__EXCERPTED PASSAGE__.

----

NEW YORK (GenomeWeb) – Researchers are tantalizingly close to achieving chromosome-scale genome assemblies for crop plants, thanks to recent work by researchers from the University of California, Davis, BGI, and Dovetail Genomics.
By combining in vivo and in vitro proximity ligation technologies, highly accurate and contiguous genomes could help accelerate more traditional, genetic-marker based crop breeding and unleash the potential of targeted genome editing to improve plants other than corn, wheat, and soybeans.
In a new publication in Nature Communications, the collaborators used Chicago libraries, an in vitro scaffolding improvement technique, to assemble a lettuce genome, the Salinas cultivar of Lactuca sativa. Using Dovetail's in vitro proximity ligation Chicago library preparation, the researchers increased the n50 of scaffolds from an Illumina short read assembly from 476 kb to 1,769 kb.
Since then, Dovetail has launched in vivo Hi-C as a commercial service and has started combining it with Chicago. They've worked with UCD professor and the paper's lead author Richard Michelmore on the L. sativa genome using the complementary techniques. "This has recently provided an even better assembly than that described in the paper," Michelmore said. "There are now real chromosome-scale assemblies coming out" for plant genomes in the next six to 12 months.
Over the last year, several research groups have published papers indicating the ability to create scaffolds spanning entire chromosomes, telomere to telomere — for animal genomes.
Early last month, a team led by the US Department of Agriculture published a study in Nature Genetics reaching chromosome-length scaffolds for a de novo goat genome assembly, highlighting a combination of several technologies including short- and long-read sequencing, optical mapping, and Hi-C.
Later in March, researchers from the Baylor University and Harvard University reported generating chromosome-length scaffolds in assemblies for the human genome and two mosquito genomes.
But plant genomes are a different kind of beast.
"It is difficult to order and orient contigs and scaffolds in assemblies of large plant genomes because of the unfavorable relationship between physical and genetic distances as well as the sparse distribution of informative low-copy sequences due to the high repeat content," Michelmore said.
That was a problem evident during the first phase of the lettuce genome project. The assembly based on Illumina reads was good, Michelmore said, but many smaller scaffolds could not be assigned to linkage groups due to a lack of markers, he said. "The physical resolution of the assembly was smaller than that of the genetic map; therefore scaffolds could not be ordered or oriented within genetic bins."
Having heard a presentation from Dovetail at the 2015 Plant & Animal Genome conference and having used Hi-C in plants and bacteria, Michelmore knew where he wanted to turn, though he also considered using optical mapping from Bionano Genomics. "If I can get someone else to do my work for me, I will do so," he said. The initial Chicago library-based assembly was done as a paying customer. "We fed them a good Illumina assembly and made it a lot better."

----

__PROMPT A__. Reproduce the passage of the article on chromosome-scale plant genome assemblies between "Later in March, researchers" and "two mosquito genomes.", inclusive.
__PROMPT B__. In the article on chromosome-scale plant genome assemblies, what n50 did the lettuce scaffolds reach after Chicago library preparation?

__DATA SECTION__.
----

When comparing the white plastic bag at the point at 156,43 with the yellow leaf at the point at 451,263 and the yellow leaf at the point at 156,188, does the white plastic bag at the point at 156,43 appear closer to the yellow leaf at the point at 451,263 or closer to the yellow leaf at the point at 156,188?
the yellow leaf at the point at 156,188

----

__EXERCISE RESULT A__.
Later in March, researchers from the Baylor University and Harvard University reported generating chromosome-length scaffolds in assemblies for the human genome and two mosquito genomes.

__EXERCISE RESULT B__. 1,769 kb.